==== Listed records
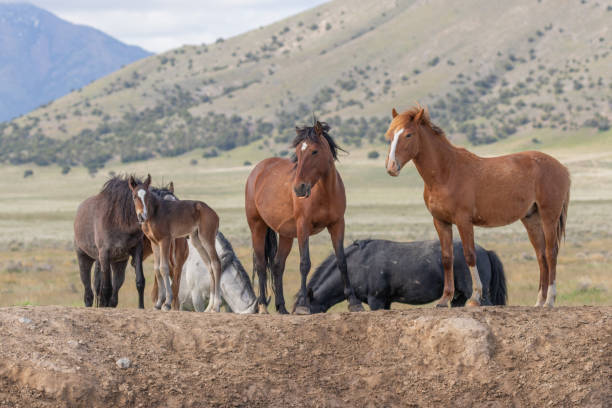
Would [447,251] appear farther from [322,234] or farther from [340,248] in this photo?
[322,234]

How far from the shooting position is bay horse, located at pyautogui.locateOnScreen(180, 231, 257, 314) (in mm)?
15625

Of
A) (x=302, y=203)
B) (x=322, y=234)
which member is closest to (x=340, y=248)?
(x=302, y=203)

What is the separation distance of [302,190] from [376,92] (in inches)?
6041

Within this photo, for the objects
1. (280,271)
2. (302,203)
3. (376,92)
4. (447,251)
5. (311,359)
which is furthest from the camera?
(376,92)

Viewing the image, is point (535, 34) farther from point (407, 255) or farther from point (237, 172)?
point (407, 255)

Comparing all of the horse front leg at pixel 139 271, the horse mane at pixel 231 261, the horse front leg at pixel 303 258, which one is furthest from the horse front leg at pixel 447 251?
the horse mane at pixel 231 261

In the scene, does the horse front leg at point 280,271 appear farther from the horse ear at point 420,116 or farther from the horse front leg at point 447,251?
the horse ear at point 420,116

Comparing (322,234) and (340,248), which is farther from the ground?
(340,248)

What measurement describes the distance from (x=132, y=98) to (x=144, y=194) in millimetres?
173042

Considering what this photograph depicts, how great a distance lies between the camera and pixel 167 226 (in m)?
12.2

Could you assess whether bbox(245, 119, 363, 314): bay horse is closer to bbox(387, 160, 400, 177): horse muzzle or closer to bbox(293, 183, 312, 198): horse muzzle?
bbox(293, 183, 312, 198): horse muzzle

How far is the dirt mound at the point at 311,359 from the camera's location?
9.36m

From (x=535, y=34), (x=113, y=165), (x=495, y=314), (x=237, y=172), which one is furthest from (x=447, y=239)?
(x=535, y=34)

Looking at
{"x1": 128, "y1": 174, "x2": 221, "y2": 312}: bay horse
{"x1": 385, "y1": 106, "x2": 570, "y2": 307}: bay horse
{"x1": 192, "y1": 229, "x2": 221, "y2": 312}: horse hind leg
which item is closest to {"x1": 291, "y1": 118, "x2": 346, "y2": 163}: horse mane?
========
Requirement: Reproduce every record above word for word, leaving out the pictures.

Final answer:
Would [447,251] appear farther from [322,234] or farther from [340,248] in this photo?
[322,234]

How far from the shooting position is bay horse, located at pyautogui.locateOnScreen(180, 231, 257, 314) (in mm)?
15625

Of
A) (x=302, y=203)
B) (x=322, y=234)
which member is closest to (x=340, y=248)?
(x=302, y=203)

What is the separation distance of [302,190] from [376,92] (in inches)?
6041

Within this photo, for the objects
1. (280,271)
2. (302,203)
3. (376,92)
4. (447,251)
5. (311,359)
which is furthest from the camera?
(376,92)

Viewing the image, is point (535, 34) farther from point (407, 255) or farther from point (237, 172)?
point (407, 255)

Comparing all of the horse front leg at pixel 139 271, the horse mane at pixel 231 261, the horse front leg at pixel 303 258, which one is furthest from the horse front leg at pixel 447 251?
the horse mane at pixel 231 261

In the scene, does the horse front leg at point 280,271 appear farther from the horse ear at point 420,116 or farther from the horse front leg at point 447,251?
the horse ear at point 420,116

Comparing (322,234) and (340,248), which is farther from the ground?
(340,248)

What measurement describes the distance from (x=132, y=98) to (x=144, y=194) in millimetres?
173042

Considering what this photograph depicts, how great a distance lies between the camera and pixel 167 226 (in m)?
12.2

Could you assess whether bbox(245, 119, 363, 314): bay horse is closer to bbox(387, 160, 400, 177): horse muzzle or closer to bbox(293, 183, 312, 198): horse muzzle?
bbox(293, 183, 312, 198): horse muzzle

How far is the dirt mound at the point at 311,359 from the camera's location?
9.36m

From (x=535, y=34), (x=113, y=165), (x=495, y=314), (x=237, y=172), which one is furthest from (x=447, y=239)?
(x=535, y=34)

Looking at
{"x1": 128, "y1": 174, "x2": 221, "y2": 312}: bay horse
{"x1": 385, "y1": 106, "x2": 570, "y2": 307}: bay horse
{"x1": 192, "y1": 229, "x2": 221, "y2": 312}: horse hind leg
which item is closest to {"x1": 291, "y1": 118, "x2": 346, "y2": 163}: horse mane?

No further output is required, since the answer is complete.